Taylor, who has agreed to step down and has been asked by his regional counterparts to leave by Thursday, was said to have left Monrovia unexpectedly for Liberia's second town, Buchanan, a strategic port city which was seized by rebels earlier this week but control of which is now uncertain.

Liberian Defence Minister Daniel Chea told the BBC late Friday that Taylor was indeed in Buchanan, directing the military action at the front. Chea explained that a breakdown in protocol had led to Taylor's absence from Monrovia, which meant he had missed the meeting with the West African delegation. The minister claimed that the president was unaware that the envoys were due in the city.

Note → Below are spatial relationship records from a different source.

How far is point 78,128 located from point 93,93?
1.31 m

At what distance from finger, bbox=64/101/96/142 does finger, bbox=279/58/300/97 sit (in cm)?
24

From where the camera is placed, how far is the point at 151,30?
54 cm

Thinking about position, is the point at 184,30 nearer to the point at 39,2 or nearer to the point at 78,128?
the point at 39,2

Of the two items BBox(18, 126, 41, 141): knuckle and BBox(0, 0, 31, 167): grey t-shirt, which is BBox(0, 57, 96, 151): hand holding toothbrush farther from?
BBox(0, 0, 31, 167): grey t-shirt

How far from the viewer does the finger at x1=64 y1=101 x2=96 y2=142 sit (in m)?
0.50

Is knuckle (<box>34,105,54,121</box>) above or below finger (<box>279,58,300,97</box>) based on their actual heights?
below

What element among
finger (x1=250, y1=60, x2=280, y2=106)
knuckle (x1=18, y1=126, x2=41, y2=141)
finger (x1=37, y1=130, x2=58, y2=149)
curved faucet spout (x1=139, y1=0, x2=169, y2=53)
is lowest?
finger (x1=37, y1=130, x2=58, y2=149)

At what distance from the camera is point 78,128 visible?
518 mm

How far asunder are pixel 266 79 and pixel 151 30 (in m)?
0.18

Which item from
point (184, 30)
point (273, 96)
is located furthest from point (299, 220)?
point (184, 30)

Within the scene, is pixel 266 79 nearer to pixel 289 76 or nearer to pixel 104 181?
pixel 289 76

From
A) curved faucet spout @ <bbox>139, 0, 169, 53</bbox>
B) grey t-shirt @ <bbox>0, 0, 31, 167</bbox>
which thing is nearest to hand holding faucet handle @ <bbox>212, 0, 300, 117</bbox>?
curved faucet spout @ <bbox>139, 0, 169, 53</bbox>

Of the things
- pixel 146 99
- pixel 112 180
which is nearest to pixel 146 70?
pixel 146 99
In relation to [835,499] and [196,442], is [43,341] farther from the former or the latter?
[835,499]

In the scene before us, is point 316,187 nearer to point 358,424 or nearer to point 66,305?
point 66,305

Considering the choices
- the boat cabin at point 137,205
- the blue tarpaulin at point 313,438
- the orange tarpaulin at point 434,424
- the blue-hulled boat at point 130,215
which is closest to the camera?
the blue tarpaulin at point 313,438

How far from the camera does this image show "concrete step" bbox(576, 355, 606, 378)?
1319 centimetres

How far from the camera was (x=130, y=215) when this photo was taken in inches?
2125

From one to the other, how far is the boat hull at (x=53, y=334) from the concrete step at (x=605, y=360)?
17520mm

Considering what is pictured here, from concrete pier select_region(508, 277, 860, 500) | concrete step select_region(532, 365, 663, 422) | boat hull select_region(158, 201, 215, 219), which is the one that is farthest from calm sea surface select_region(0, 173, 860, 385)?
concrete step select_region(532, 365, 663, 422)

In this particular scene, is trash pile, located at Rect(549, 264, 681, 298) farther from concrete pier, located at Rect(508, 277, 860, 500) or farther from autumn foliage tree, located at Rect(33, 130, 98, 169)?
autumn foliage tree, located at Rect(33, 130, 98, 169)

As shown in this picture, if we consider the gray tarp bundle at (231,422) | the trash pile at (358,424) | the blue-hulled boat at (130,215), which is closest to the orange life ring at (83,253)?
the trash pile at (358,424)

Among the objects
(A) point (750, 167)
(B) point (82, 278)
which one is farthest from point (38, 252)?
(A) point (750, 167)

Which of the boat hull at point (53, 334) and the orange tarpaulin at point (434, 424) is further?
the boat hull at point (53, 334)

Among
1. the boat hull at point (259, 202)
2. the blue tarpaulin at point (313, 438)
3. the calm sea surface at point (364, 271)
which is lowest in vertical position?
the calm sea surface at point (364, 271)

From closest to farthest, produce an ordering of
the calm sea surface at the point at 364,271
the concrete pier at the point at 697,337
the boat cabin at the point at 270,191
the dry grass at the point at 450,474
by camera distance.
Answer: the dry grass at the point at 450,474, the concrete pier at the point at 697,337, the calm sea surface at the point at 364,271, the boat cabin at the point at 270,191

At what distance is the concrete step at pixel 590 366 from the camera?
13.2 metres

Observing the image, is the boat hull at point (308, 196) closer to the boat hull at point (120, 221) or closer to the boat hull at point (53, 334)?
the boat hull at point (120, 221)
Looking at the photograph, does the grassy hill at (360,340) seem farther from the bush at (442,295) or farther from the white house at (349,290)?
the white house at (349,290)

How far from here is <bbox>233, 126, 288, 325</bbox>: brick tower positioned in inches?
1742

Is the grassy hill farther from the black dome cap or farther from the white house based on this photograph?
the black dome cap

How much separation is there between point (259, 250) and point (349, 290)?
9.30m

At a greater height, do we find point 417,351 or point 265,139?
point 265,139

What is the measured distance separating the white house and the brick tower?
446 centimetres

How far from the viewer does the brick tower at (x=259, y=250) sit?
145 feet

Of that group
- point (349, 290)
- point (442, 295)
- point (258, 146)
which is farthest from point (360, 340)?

Some observers doubted this explanation, speculating that President Taylor was still in Monrovia and had snubbed the regional envoys.

Ghana's foreign minister, Nana Akufo-Addo, and Mohamed Ibn Chambas, the executive-secretary of the Economic Community of West African States (Ecowas), arrived in Monrovia expecting to brief Taylor on an extraordinary regional summit in Ghana on Thursday, joined by the foreign ministers of Nigeria and Togo.

West African heads of state announced after their meeting that an initial contingent of regional peacekeepers was to begin deployment in Liberia on Monday, after delay and wrangling over who would finance the peacekeeping operation.

West African military officials already in Monrovia, preparing the arrival of the peacekeepers, announced that the first 300 Nigerian troops should arrive on Monday, in line with the summit decisions. "I have told them to get the men ready to deploy on Monday. I'm coming in on Monday and when I come in on Monday it's business," Brigadier-General Festus Okonkwo, the Nigerian commander of the peacekeeping force, told journalists in Monrovia.

The Ecowas summit also decided that Taylor must leave Liberia by Thursday, to take up an offer of asylum in Nigeria, once the troops arrived. "The decision was very clear in its plain meaning: we will put in the troops on Monday. We expect him to be able to leave within three days. He has made public undertakings, and that's what the leaders of the region expect him to do," Chambas told reporters, adding: "It's not a coup d'etat, it's a constitutional change of power".

Akufo-Addo said the team would stay in Monrovia until the meeting with Taylor, which is now expected to take place on Saturday.

For the past two weeks, there have been fierce battles in and around Monrovia between rebels from the main armed faction, Liberians United for Reconciliation and Democracy (Lurd), and loyalist Taylor troops. Hundreds of people are reported to have been killed and hundreds of others wounded.

After a brief lull in the fighting on Thursday, bloody clashes erupted again on Friday. Aid workers reported that four children and five adults were killed when a mortar hit a private home in a crowded neighbourhood of the city.

A smaller rebel group, known as the Movement for Democracy in Liberia (Model) launched a surprise attack on Buchanan earlier this week.

Taylor is facing charges of war crimes across the border in Sierra Leone and pressure from the United States, the United Nations and others to leave power, to allow for a peaceful settlement to the civil war in Liberia.

As recently as last Saturday he again pledged to step down in the interests of the people of Liberia. But Taylor is known to be a wily political survivor and, although he appears to be boxed into a corner, many observers have predicted that he would fight compulsory exile to the last and cling onto power for as long as he could.